PALOMA #6 (LA)
Nul ne peut affirmer avec certitude le nombre de versions de « La Paloma » qui ont été enregistrées à ce jour. Les uns avancent le chiffre de 2500, d’autres vont jusqu’à 5000. Composée aux alentours de 1863 par le compositeur basque Sebastiàn Iradier, cette habanera a connu un destin proprement étonnant, et les multiples rebondissements de sa fortune en font l’équivalent des vies les plus aventureuses. Écrite, dit la légende, après un voyage à Cuba, cette chanson a connu de nombreuses métamorphoses, musicales bien sûr, se transformant à chaque passage de frontière pour adopter le costume local, mais aussi des renversements de signification, son texte se voyant bouleversé, détourné, à chaque traduction. La première version de « La Paloma », la colombe originale donc, est une bluette charmante, mélodramatique comme on les aimait à l’époque, et est chantée du point de vue d’un marin cubain qui doit laisser derrière lui sa fiancée mexicaine. Il lui recommande de prendre soin des colombes qui viennent voleter jusqu’à sa fenêtre ( « Si a tu ventana llega una paloma, Tratala con cariño » ), car parmi elles, un jour, si la mer et ses dangers ont raison de lui, se trouvera son esprit, revenu sous la forme du volatile, pour lui témoigner encore et toujours son amour éternel. Cette passion, défiant le temps et la mort, et ces oiseaux emblématiques, sont au cœur de toutes les versions existantes, ou presque, mais leur interprétation et leur portée symbolique varient, elles, extraordinairement. Prise au pied de la lettre, c’est une chanson inoffensive, fort jolie au demeurant, mais une fois tout son potentiel métaphorique développé, ses possibilités allégoriques sont semble-t-il infinies.

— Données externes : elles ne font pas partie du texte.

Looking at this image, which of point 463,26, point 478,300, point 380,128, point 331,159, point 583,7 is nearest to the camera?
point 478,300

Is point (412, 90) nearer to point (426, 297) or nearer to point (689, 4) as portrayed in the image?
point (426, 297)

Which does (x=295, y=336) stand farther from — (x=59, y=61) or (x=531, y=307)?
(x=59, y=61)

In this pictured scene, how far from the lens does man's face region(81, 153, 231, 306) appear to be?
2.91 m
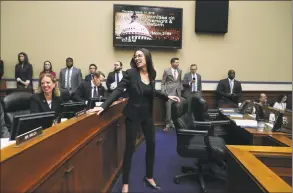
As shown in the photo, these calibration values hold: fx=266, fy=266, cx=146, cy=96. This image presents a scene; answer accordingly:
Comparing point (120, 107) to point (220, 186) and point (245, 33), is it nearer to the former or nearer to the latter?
point (220, 186)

Elle a ainsi représenté tous les idéaux, tous les rêves, changeant parfois de casaque en quelques années, représentant tantôt les espoirs du peuple cubain, tantôt la tristesse du peuple autrichien, séduisant l’empereur Maximilien du Mexique avant de passer dans le camp des révolutionnaires qui le détrônèrent. Elle fut (et est encore) chant de mariage à Zanzibar, et chant de deuil en Roumanie, elle fut interprétée à Auschwitz comme au Carnegie Hall. Le monde entier semble avoir voulu adapter cette chanson à sa culture, lui attribuant un nouveau style, un nouveau texte, de nouvelles couleurs, une nouvelle authenticité. Beaucoup de régions du monde la considèrent ainsi comme une chanson traditionnelle, un air folklorique bien de chez eux, et en ignorent souvent les origines cubo-basques.
Le label Trikont a consacré à « La Paloma » six compilations remplies à ras bord de versions en tous genres, jazz, blues, canzonetta, guitare hawaiienne, opéra, krautrock, etc. Aujourd’hui, dans la foulée de ces compilations, la réalisatrice Sigrid Faltin lui dédie un reportage fleuve, à la rencontre de ses interprètes, de ses exégètes, de ses historiens. Elle y croise des collectionneurs passionnés, rassemblant depuis des années des centaines de versions différentes, nous présente des artistes qui en ont fait la pièce centrale de leur répertoire, comme le célèbre DJ La Paloma, qui joue exclusivement ce morceau et lui seul. Sous-titré dans sa version originale « Sehnsucht, Weltweit » (« le désir, dans le monde entier »), le film nous présente ce que Achim Bergmann du label Trikont appelle à raison le premier tube planétaire.